An Interjection

Although I am sure many of you have been hanging on with bated breath to hear more about why I identify as an Inter-Cultural Professional since the release of Blog 2. At this poignant time in history, I would like to use this forum to offer something possibly more relevant and desirable to my readers.

Over the last several weeks and months, the non-Indigenous response to learning more about the atrocities inflicted on Indigenous families, in particular children, as a result of residential school policies and private truths, has been most overwhelming. Consistent requests along the lines of “what can I do?”, “how do I change and support further change?” and/or“tell me what I need to say to make this better?” have been nonstop to this business professional from extended settler family relations, friends, and business colleagues alike. My answer would never be a short one if I got started. So, I have trained myself to most often respond with “lets set up atime for a coffee and have a real chat.”

I confess to my ongoing clients at this time that although you are all very much a priority to me and are clawing at my internal work ethic to see your projects addressed with the utmost of professionalism. I also reply with an answer that takes time away from you.

I feel the need to reply this way for two reasons:

  1. I am someone who most often speaks/shares first without taking the time to assess the full landscape or prepare a well articulated and realistic response in these situations. I then become frustrated and embarrassed within two hours of providing my knew jerk response, while questioning and rearticulating what I should have said; and
  2. This work, these conversations, any answer to these questions is not easy to share, articulate, and for many, be heard, accepted, and respected. A safe, healthy and trusting setting and tone of voice need to be established rooted in calm and patience, not in anger or frustration from either side of the conversation.

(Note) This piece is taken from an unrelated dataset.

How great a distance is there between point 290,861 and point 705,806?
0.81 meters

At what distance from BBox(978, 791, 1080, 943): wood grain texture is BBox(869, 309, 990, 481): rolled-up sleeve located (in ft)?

Therefore, here is lesson number 1 for those who would like some answer to the questions:

The easiest thing to do is to acknowledge the land you live, work and plan on, as the land of its original stewards. This doesn’t mean you go around sharing with everyone you meet an intentional Indigenous history of the land you are on (although this would be quite amazing). But when you have a forum, an audience, in person, or on social media, you dig into your heart, spirit and mind to remember how you came to have this forum, this audience, the means to share your voice. Was it because your ancestors came here to find success, wealth in all its forms, privilege to go to school, to practice your chosen faith, speak your chosen language? And if so, who suffered because of this? Remember the children now being found under the surface after so many years of being lost. And speak not from a script, but from how you’re feeling.Tell the story of why you want to support change.  

Acknowledge Indigenous presence, truth and story in someway, with sincerity, with transparency and with humility when you can and feel uncomfortable in doing so. Only in that discomfort will you know you are doing the right thing. And if you are not ready to be discomfortable. If you cannot come up with the words that are sitting your heart, spirit or mind. Do not say anything at all. For checking a box, and invoking tokenism is the most insulting, and perpetually oppressive colonial act you can do when opening up a conversation, presentation, lecture or chat about truth, injustice and genocide.

Non-Indigenous are the one’s most implicated in the damage done. Both non-Indigenous and Indigenous are implicated in the damage ongoing.Therefore, everyone must take responsibility for what they can do and what they can change.